In this article, we present human and mouse genome assemblies customized for rDNA mapping (hg19-rDNA v1.0, hg38-rDNA v1.0, hs1-rDNA v1.0, mm10-rDNA v1.0, and mm39-rDNA v1.0). We generated these assemblies by masking degenerate or repetitive rDNA-matching loci in standard human and mouse genomes and inserting a new chromosome R (chrR) composed of a single rDNA reference sequence of the appropriate species. We have made these genomes accessible by depositing them to GitHub, along with annotation files and control mapping tracks. Here, we present validation for the use of these genomes for rDNA ChIP-seq along with a simple workflow to produce rDNA mapping tracks.

Results

Generation of customized human and mouse genomes with rDNA

Human KY962518.1 (44,838 nt) and mouse Genbank BK000964.3 (45,306 nt) reference rDNA sequences are available from NCBI Genbank (13) and are used in the literature as consensus reference rDNA sequences for their respective species (8, 14, 15, 16). Each reference contains two promoters (spacer promoter and 47S promoter), a 13.4 kb transcribed region and intergenic spacer sequence (IGS) (Fig. 1A). The human hg19 (GRCh37), hg38 (GRCh38), hs1 (T2T-CHM13), and mouse mm10 (GRCm38), mm39 (GRCm39) genome assemblies each contain multiple partial, fragmented, or repetitive rDNA-matching loci. We identified and masked between 418 and 541 such regions in the genomes (Table S1, see Experimental procedures), masking total regions ranging from 252 kb (mm10) to 12 mb (hs1). We then added to these masked genomes a single full-length rDNA sequence of the respective species as an additional chrR to generate customized genomes (Fig. 1B).
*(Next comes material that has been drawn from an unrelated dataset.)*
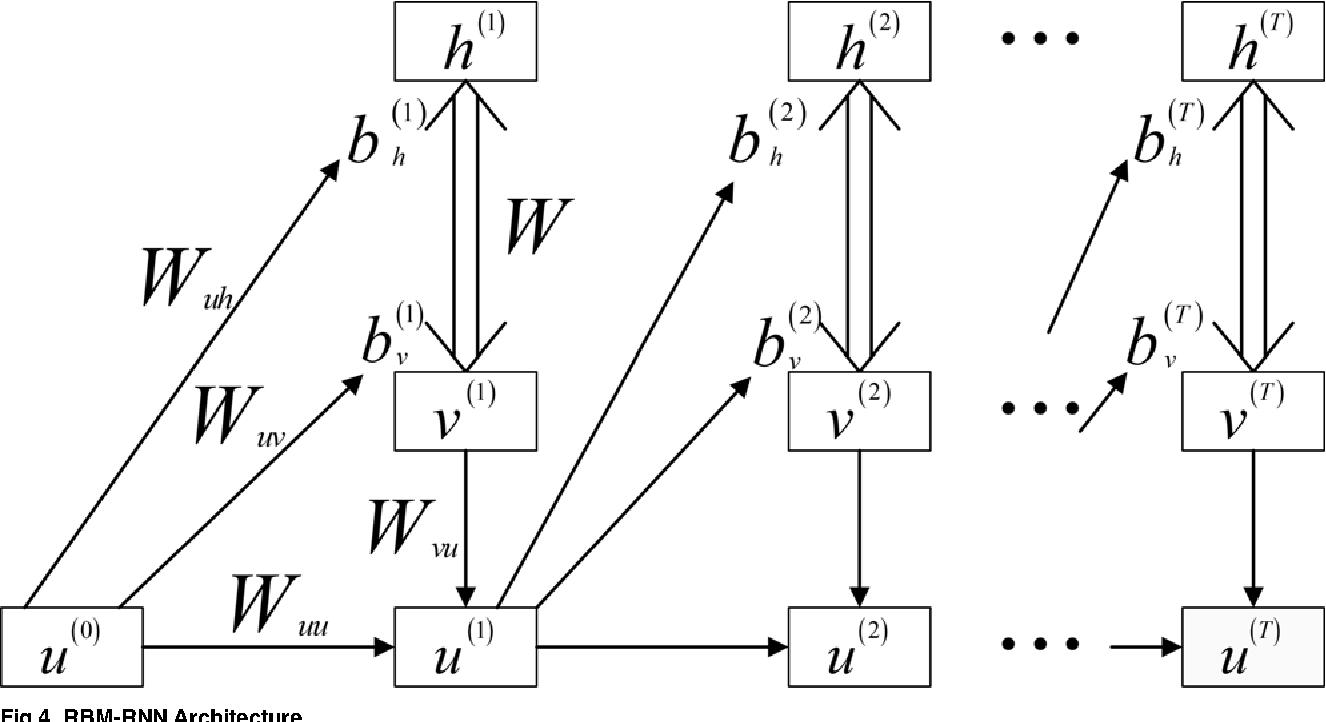 Fig 4. RBM-RNN Architecture.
Workflow for mapping to customized genomes with rDNA

Aiming to make routine rDNA mapping accessible to users with no more than basic Linux command line experience, we designed a simple workflow optimized for mapping of high-throughput datasets to the customized genomes (Fig. 2). Given the repetitive nature of rDNA and given that all reads deriving from rDNA will map to the new chrR, even datasets with lower read numbers are capable of giving interpretable chrR coverage; however, we recommend using datasets with at least 10 million total reads. We recommend running Trimmomatic (17) with standard parameters. We recommend Bowtie2 (18) for indexing custom rDNA-containing reference genomes and mapping with -X 2000 parameter to permit paired-end sequence mapping with an accommodation for 1 to 2 kb indel variation that has been documented in rDNA repeats (19). We recommend filtering Sequence Alignment Map (SAM) files produced by Bowtie2 with Samtools view (20) -q 1 to allow for some residual multimapping that may occur despite genome masking. After sorting and indexing the resultant Binary Alignment Map (BAM) files with Samtools (20), we recommend using DeepTools BamCoverage (21) with -bs 1 to generate nucleotide-resolution tracks. PCR duplicate removal is not recommended; dense overlapping read coverage is expected on chrR due to the presence of hundreds of rDNA copies per cell, leading to the unavoidable presence of independent reads with the same start and end sites, confounding PCR duplicate removal tools. Given that each individual human or mouse has a different number of rDNA copies in its genome and given that biases arising from library preparation and sequencing protocols can produce some unevenness in background coverage density across the rDNA gene sequence (22), users of our customized genomes should anticipate that different cell lines, tissues, and sample preparation methodologies will yield chrR background signal of varying depth and slight idiosyncratic nonuniformity that could be misinterpreted as peak signal if appropriate controls are not used. To robustly distinguish specific signal from background variation, sequencing artifact, or PCR duplication, the inclusion of at least two biological ChIP-Seq replicates, along with paired input and IgG pull-down samples prepared through the same protocol and with the same number of PCR cycles, is critical. We also mention at the bottom of Figure 2 a method of track normalization, to be used if quantitative signal comparison between datasets is required.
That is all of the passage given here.